Moja Cząstka Karla Ottona Kocha
Siedząc w fotelu, jak zwykle czytam. Tym
razem opis ogrodu Buchenwald. Czytanie
przerywa mi córka.
- Tato już skończyłam, mogę?
Tytuł wypracowania: Mój najlepszy
przyjaciel.
Mój najlepszy przyjaciel to Hektor. Hektor
to pies, który jest z nami od dawna. A
dokładnie od momentu, gdy zobaczyłam go w
parku. Hektor był tam z panami, którzy pili
alkohol. Rozkazywali Hektorowi i bili
smyczą, gdyż nie rozumiał. Tatuś jak to
zobaczył, krzyknął: Przestańcie go bić!. A
oni na to, żeby spie... (i tu nie mogę
dokończyć, bo to przekleństwo). Wtedy tatuś
kazał mi iść do samochodu i nie patrzeć co
robi. Po chwili wrócił do mnie z Hektorem.
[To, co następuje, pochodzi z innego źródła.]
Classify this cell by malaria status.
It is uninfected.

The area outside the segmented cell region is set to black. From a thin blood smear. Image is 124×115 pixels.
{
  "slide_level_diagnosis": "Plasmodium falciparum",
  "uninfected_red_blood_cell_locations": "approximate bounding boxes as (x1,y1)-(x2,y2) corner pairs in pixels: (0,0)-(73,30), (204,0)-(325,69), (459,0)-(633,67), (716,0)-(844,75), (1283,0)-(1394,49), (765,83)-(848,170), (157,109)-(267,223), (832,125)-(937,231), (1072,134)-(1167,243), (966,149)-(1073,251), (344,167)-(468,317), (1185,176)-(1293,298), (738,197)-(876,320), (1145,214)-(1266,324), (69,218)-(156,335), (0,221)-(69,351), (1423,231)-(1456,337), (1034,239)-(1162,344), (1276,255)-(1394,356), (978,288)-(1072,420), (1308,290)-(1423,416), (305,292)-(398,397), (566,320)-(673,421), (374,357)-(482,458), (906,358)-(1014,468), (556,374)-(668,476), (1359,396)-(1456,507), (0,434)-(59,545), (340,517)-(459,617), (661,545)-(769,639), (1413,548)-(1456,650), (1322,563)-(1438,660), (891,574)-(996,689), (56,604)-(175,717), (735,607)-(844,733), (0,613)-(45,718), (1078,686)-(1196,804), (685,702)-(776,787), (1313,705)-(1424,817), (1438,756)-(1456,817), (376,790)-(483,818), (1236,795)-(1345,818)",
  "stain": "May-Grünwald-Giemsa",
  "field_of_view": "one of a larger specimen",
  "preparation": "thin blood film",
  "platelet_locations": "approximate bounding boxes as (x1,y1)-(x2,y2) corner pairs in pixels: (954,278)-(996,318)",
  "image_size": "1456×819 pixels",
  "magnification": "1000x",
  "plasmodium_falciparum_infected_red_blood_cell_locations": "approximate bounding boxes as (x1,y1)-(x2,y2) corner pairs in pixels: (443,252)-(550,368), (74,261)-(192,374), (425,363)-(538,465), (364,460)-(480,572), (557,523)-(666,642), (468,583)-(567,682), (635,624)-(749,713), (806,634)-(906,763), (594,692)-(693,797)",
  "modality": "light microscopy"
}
Hektor był jeszcze mały i ja też mała i
tatuś powiedział, że musimy znaleźć mu nowy
dom, bo on nie ma czasu się nim opiekować.
Ale ja chciałam, żeby Hektor został z nam i
poprosiłam tatusia, a on się zgodził.
Hektor za to bardzo mnie pokochał, zawsze
czeka na mnie, machając ogonem, gdy wracam
ze szkoły do domu. Hektor to mój najlepszy
przyjaciel.
- Ładne?
- Bardzo. A co powiesz na to, że jutro
zamiast do szkoły zawiozę cię do babci.
- Mogę zabrać Hektora?
- Oczywiście. Idź już spać. Ja jeszcze
chwile poczytam.
- Dobranoc. Kocham cię.
- Ja ciebie też. Dobranoc.
Wracając do opisu, który czytałem: W 1938
r., zaraz po otwarciu obozu, komendant Karl
Otto Koch polecił wybudować teren parkowy
dla strażników SS tuż za ogrodzeniem obozu.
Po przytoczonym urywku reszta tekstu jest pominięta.